It’s not clear yet whether their activities were related to the outage.
Unlikely to be a cyber- attack, says expert
Cloudflare was described as “the biggest company you’ve never heard of” by Prof Alan Woodward of the Surrey Centre for Cyber Security.
The company says it provides services to “protect your websites, apps, APIs, and AI workloads while accelerating performance”.
Woodward has described it as a “gatekeeper” and says its roles included monitoring traffic to sites to defend them against distributed denial of service attacks when malicious actors try to overwhelm sites with requests. It also checks users are human.
While the cause remains unclear, Woodward said it was unlikely to be a cyber-attack as a service so large was unlikely to have a single point of failure.
The problems at Cloudflare come less than a month after an outage of Amazon Web Services brought down thousands of sites.

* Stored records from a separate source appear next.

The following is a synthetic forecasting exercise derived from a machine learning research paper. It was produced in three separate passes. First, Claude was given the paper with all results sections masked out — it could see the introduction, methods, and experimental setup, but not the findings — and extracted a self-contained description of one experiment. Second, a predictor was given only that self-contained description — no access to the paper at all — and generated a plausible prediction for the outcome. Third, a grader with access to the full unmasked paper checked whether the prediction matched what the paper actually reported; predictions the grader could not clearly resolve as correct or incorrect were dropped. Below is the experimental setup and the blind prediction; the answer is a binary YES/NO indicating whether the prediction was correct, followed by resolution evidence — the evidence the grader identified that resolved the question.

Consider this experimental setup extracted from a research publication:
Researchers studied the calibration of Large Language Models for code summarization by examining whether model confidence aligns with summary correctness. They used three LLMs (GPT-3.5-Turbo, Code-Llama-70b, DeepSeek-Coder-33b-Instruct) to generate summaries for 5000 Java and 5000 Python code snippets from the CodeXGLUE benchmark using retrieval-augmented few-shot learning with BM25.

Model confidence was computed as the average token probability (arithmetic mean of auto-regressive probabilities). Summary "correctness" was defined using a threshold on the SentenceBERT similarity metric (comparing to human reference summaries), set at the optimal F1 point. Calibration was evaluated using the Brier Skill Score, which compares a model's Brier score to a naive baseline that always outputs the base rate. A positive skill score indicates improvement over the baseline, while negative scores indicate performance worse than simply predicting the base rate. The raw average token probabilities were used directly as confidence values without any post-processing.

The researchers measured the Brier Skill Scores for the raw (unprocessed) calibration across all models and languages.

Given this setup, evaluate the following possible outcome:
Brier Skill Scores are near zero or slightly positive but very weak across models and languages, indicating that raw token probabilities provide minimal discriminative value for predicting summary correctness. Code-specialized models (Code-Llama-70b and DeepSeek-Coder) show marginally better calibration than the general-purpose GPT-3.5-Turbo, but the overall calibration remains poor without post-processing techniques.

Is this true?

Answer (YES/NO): NO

“We’re seeing how few of these companies there are in the infrastructure of the internet, so that when one of them fails it becomes really obvious quickly,” Woodward said.
Cloudflare slowly recovering but some key platforms still down
Cloudflare, whose network handles around a fifth of web traffic, has deployed a fix and is slowly recovering service. But there are still key platforms down, such as ChatGPT.
“We are continuing working on restoring service for application services customers,” says the firm in its latest update at 13:58 GMT.
Less than an hour ago, the firm said it had made changes that meant error levels for its Cloudflare and Warp encryption service had returned to pre-incident rates.
“We have re-enabled WARP access in London,” Cloudflare said.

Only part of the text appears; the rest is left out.